Today, intelligent healthcare applications don't live at the edge of the business. They run the business; from closing care gaps proactively to powering real-time member engagement to ensuring regulatory compliance by design. But these applications demand a data foundation that most healthcare organizations have struggled to build: one that is standardized, governed, and accessible to every tool in the stack without moving data between systems.
What if your operational intelligence and your analytics capabilities were unified and truly interoperable, driving the same insights?
Healthcare's data landscape is uniquely complex. Patient information is spread across HL7v2 messages, C-CDA documents, X12 transactions, and proprietary formats, each system encoding the same clinical concepts differently. A single diagnosis may appear under multiple codes across multiple vocabularies. A single patient may exist as several records across several systems.

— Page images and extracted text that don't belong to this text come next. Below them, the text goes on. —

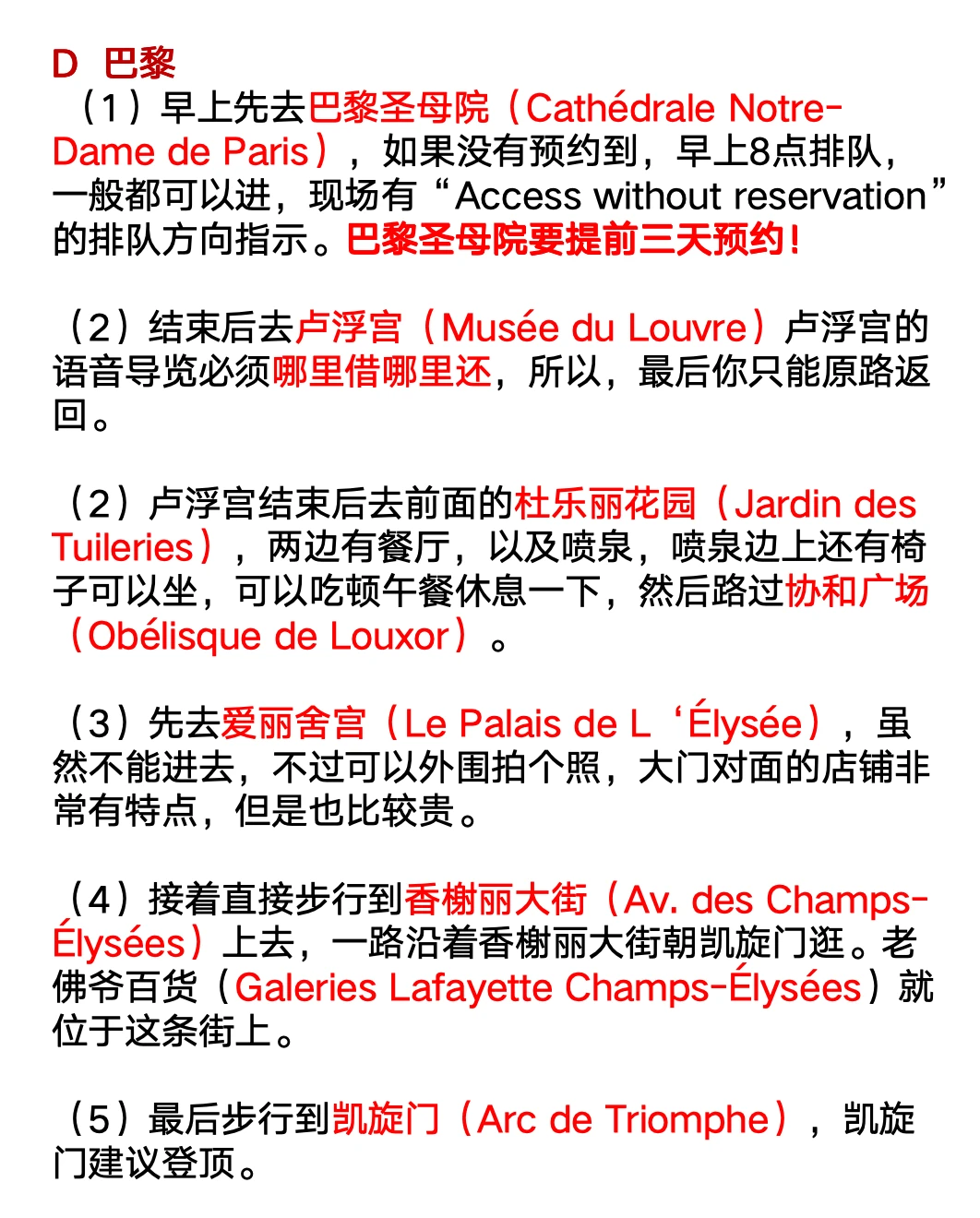 D 巴黎

（1）早上先去巴黎圣母院（Cathédrale Notre-Dame de Paris），如果没有预约到，早上8点排队，一般都可以进，现场有“Access without reservation”的排队方向指示。巴黎圣母院要提前三天预约！

（2）结束后去卢浮宫（Musée du Louvre）卢浮宫的语音导览必须哪里借哪里还，所以，最后你只能原路返回。

（2）卢浮宫结束后去前面的杜乐丽花园（Jardin des Tuileries），两边有餐厅，以及喷泉，喷泉边上还有椅子可以坐，可以吃顿午餐休息一下，然后路过协和广场（Obélisque de Louxor）。

（3）先去爱丽舍宫（Le Palais de L‘Élysée），虽然不能进去，不过可以外围拍个照，大门对面的店铺非常有特点，但是也比较贵。

（4）接着直接步行到香榭丽大街（Av. des Champs-Élysées）上去，一路沿着香榭丽大街朝凯旋门逛。老佛爷百货（Galeries Lafayette Champs-Élysées）就位于这条街上。

（5）最后步行到凯旋门（Arc de Triomphe），凯旋门建议登顶。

The traditional approach to unifying this data involves standing up a FHIR server for interoperability, a separate data warehouse for analytics, and a web of ETL pipelines connecting the two. Each system maintains its own access controls, audit trails, and compliance posture.

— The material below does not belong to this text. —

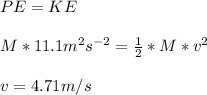 $PE = KE$

$M * 11.1m^2s^{-2} = \frac{1}{2} * M * v^2$

$v = 4.71m/s$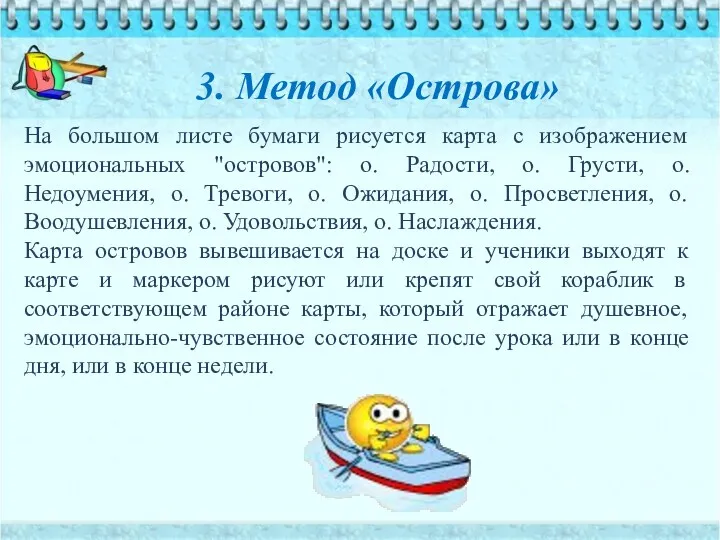 3. Метод «Острова»

На большом листе бумаги рисуется карта с изображением эмоциональных "островов": о. Радости, о. Грусти, о. Недоумения, о. Тревоги, о. Ожидания, о. Просветления, о. Воодушевления, о. Удовольствия, о. Наслаждения.
Карта островов вывешивается на доске и ученики выходят к карте и маркером рисуют или крепят свой кораблик в соответствующем районе карты, который отражает душевное, эмоционально-чувственное состояние после урока или в конце дня, или в конце недели.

This duplication is costly. The same clinical data is replicated across the FHIR server, the warehouse, and multiple staging layers — each adding storage, compute, and operational overhead. Meanwhile, the FHIR server itself often becomes a bottleneck. Most implementations were designed for transactional use cases — document exchange, point lookups, regulatory APIs — not for the access patterns of modern analytics, ML pipelines, or AI agents that need to scan millions of resources efficiently.